ОТРЫВОК СО СТРАНИЦЫ
%%

Поездка по этой бескрайней степи строго на восток лишила нас последних призрачных надежд. Находились оптимисты, считавшие, что отвратительное обращение еще ни о чем не говорит. Просто в этой стране существует неписаный закон, что транспортники присваивают себе большую часть выделенных для перевозки заключенных средств. Если же все действовали бы с надлежащей ответственностью, все было бы совсем не плохо. И я протестовал против идеи о том, что дурное обращение – один из способов физического уничтожения заключенных. Но то, что нас ни с того ни с сего перебросят из кошмара последних месяцев в некий «райский» лагерь, тоже воспринималось как глупая шутка.

Когда мы на пятый день остановились где-то в степи, вздохнули с облегчением – неизвестность, этот злейший враг человека, к ччастью, закончилась. Когда мы отошли достаточно далеко от железнодорожной линии, последовала команда «Стой!». Сначала нам позволили лечь на жесткую, сухую степную траву и загорать на все еще жарком октябрьском солнце. Самые сильные из нас вернулись к составу забрать больных. У кого еще оставался хлеб, сидели и жевали. Те, кто нашел в карманах обрывки бумаги, скручивали цигарки. Не из махорки, а из сухой степной травы. Куда ни глянь, ни следа ограды с колючей проволокой. И мы даже могли бы почувствовать себя свободными людьми, если бы не конвоиры, оцепившие нашу группу.

Свободные люди! Вдали виднелось какое-то поселение. Там ходили люди, каждый шел, куда хотел. Возможно, и они недоедали, и у каждого, несомненно, были свои ежедневные заботы. Но они были свободны. Понимали ли они в полной мере свое счастье? Вряд ли. Для этих людей само собой разумелось, что они могут пойти, куда хотят, и будут делать, что захотят.

Мыслями я унесся далеко на Запад, где еще вряд ли известно, что означает несвобода. Вспоминал друзей и знакомых, которые сейчас наверняка озабочены отсутствием маленьких земных радостей и бытовых удобств и не понимают, что все это не имеет значения в сравнении с грозящей миру несвободой. Они всецело поглощены мелочами и не знают, что небо просто так одарило их сокровищем из сокровищ, которое несравнимо дороже всего, что человек вообще может приобрести. И если судьбе будет угодно вновь – я почти не решался надеяться на такое счастье – одарить меня свободой, я всю оставшуюся жизнь буду призывать мир как зеницу ока хранить это право.

Из размышлений меня вырвала автоколонна грузовиков, приблизившаяся к нам. Нам было приказано разбиться на группы по 40 человек. Каждая группа разместилась в кузове грузовика, и длинная колонна тронулась с места. Прямо по степной траве. Потом мы добрались до дороги, по которой машины, увязая в песке и поднимая пыль, продолжили путь. Полчаса спустя колонна остановилась у лагеря, расположенного в огромном зеленом оазисе.

%%

ВАШИ ЗАДАНИЯ
1 - Выпишите из отрывка о поездке по степи кусок без изменений: начните со слов «Поездка по этой» и остановитесь после слов «как глупая шутка.».
2 - Продолжите отрывок о поездке по степи после его последнего предложения.
Строки дальше для этого не нужны.

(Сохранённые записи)
%%

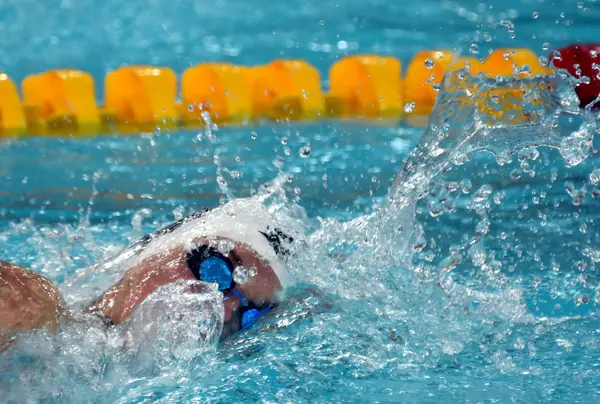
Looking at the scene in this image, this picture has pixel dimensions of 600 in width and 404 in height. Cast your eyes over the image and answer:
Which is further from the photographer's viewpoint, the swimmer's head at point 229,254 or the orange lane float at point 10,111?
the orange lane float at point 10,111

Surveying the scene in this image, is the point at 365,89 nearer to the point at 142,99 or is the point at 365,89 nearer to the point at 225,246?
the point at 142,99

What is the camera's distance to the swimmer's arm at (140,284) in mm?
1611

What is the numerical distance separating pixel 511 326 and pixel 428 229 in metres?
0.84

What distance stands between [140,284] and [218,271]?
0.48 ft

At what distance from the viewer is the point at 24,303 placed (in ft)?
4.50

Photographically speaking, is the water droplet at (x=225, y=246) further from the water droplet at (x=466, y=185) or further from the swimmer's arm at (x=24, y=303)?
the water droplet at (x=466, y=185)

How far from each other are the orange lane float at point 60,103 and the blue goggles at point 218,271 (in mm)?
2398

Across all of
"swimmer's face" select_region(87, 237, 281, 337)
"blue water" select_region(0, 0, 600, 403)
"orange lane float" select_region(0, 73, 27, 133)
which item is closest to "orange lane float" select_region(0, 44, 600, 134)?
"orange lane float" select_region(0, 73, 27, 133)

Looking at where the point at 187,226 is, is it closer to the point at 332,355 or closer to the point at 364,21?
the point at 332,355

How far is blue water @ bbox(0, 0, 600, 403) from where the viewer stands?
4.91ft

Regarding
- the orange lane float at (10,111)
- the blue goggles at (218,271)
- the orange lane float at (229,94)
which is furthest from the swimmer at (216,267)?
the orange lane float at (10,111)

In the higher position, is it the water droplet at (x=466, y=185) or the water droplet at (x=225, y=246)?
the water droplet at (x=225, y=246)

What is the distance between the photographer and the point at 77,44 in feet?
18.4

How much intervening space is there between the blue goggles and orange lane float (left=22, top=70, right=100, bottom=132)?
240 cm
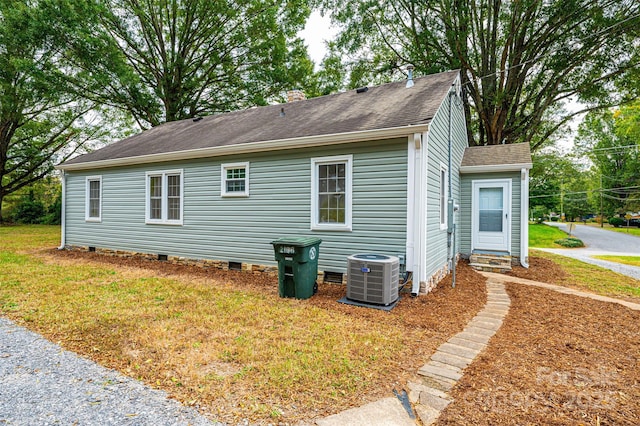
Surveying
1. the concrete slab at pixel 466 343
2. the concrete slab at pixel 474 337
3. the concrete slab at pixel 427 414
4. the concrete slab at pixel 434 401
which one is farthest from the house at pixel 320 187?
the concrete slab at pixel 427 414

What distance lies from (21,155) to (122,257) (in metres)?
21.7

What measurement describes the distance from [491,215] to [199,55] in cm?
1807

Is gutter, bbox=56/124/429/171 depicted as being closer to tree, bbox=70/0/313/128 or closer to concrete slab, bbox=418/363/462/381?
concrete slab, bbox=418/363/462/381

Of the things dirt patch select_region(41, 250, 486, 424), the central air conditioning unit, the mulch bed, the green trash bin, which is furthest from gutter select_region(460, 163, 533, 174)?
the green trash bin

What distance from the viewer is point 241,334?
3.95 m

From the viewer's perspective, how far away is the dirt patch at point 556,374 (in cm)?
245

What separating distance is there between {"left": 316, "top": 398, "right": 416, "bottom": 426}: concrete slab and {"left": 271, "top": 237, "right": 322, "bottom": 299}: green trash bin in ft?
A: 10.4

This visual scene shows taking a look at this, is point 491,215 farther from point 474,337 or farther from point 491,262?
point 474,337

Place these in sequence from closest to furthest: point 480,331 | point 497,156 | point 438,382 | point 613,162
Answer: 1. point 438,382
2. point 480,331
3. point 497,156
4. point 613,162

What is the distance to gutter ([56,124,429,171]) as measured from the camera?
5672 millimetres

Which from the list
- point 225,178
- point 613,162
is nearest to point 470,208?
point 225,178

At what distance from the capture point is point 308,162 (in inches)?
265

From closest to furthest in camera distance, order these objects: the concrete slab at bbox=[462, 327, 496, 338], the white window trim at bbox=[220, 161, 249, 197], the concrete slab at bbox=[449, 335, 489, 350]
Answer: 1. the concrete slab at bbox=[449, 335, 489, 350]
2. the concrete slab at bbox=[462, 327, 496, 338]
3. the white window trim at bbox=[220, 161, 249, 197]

%%

ОТВЕТЫ НА ЗАДАНИЯ
1 -
Поездка по этой бескрайней степи строго на восток лишила нас последних призрачных надежд. Находились оптимисты, считавшие, что отвратительное обращение еще ни о чем не говорит. Просто в этой стране существует неписаный закон, что транспортники присваивают себе большую часть выделенных для перевозки заключенных средств. Если же все действовали бы с надлежащей ответственностью, все было бы совсем не плохо. И я протестовал против идеи о том, что дурное обращение – один из способов физического уничтожения заключенных. Но то, что нас ни с того ни с сего перебросят из кошмара последних месяцев в некий «райский» лагерь, тоже воспринималось как глупая шутка.

2 -
Мы молча смотрели на то, что открылось нашим взорам. Понятие «лагерь» до сих пор включало для нас такие составляющие, как песок и унылый пейзаж, землянка и колючая проволока. Здесь же лишь колючая проволока свидетельствовала о том, что это лагерь. Гигантский, покрытый травой квадрат был весь засажен деревьями и кустами. Аккуратные одноэтажные каменные домики разбросаны среди зелени. Ровная дорога вела к расположенному в отдалении узбекскому селению, утопавшему в зелени персиковых деревьев. По этой дороге двигалась группа людей к лагерю. Судя по одежде и внешнему виду, это могли быть только военнопленные. Они спокойно шли, причем даже без конвоя.

Мы безмолвно переглянулись. Мы все еще так и продолжали сидеть в кузовах, дожидаясь приказа. А приказа не было. После довольно долгих переговоров начальника нашей колонны с дежурным офицером у пропускного пункта, транспорт снова тронулся с места и поехал к узбекскому селению.

На окраине селения возвышалось большое каменное здание, окруженное колючей проволокой. За этим зданием высилась дымовая труба.

Нам было приказано сойти и собраться за колючей проволокой. У здания мы увидели нескольких человек, в которых сразу узнали немецких военнопленных. Вид у них был здоровый, и внешне они сильно отличались в своей поношенной, но чистой военной форме от нас, прибывших сюда в наших пестрых лохмотьях. Но больше всего нас поразило то, что все эти люди были с нормальными, аккуратными прическами. С тех пор как нас в тюрьме обрили наголо, длинные волосы, то есть обычная прическа, стали для нас символом свободы человека, которой нас лишили.

На террасе у входа стоял высокий, худощавый немец и с любопытством разглядывал толпу вновь прибывших. А вновь прибывшие, тем временем, успели сгруппироваться по национальному признаку. Мы, шестнадцать немцев, тоже стояли кучкой.

И когда этот немец разглядел нашу кучку, тут же подошел к нам.

– Вы – только что прибывшие немцы, – без тени сомнения произнес он. – Пойдемте со мной, я назначен руководить помывкой. У вас совершенно жуткий вид! Но все позади. Здесь вам будет хорошо.

– А много немцев в этом лагере? – спросил Райзер, беспомощно моргая – он был без очков.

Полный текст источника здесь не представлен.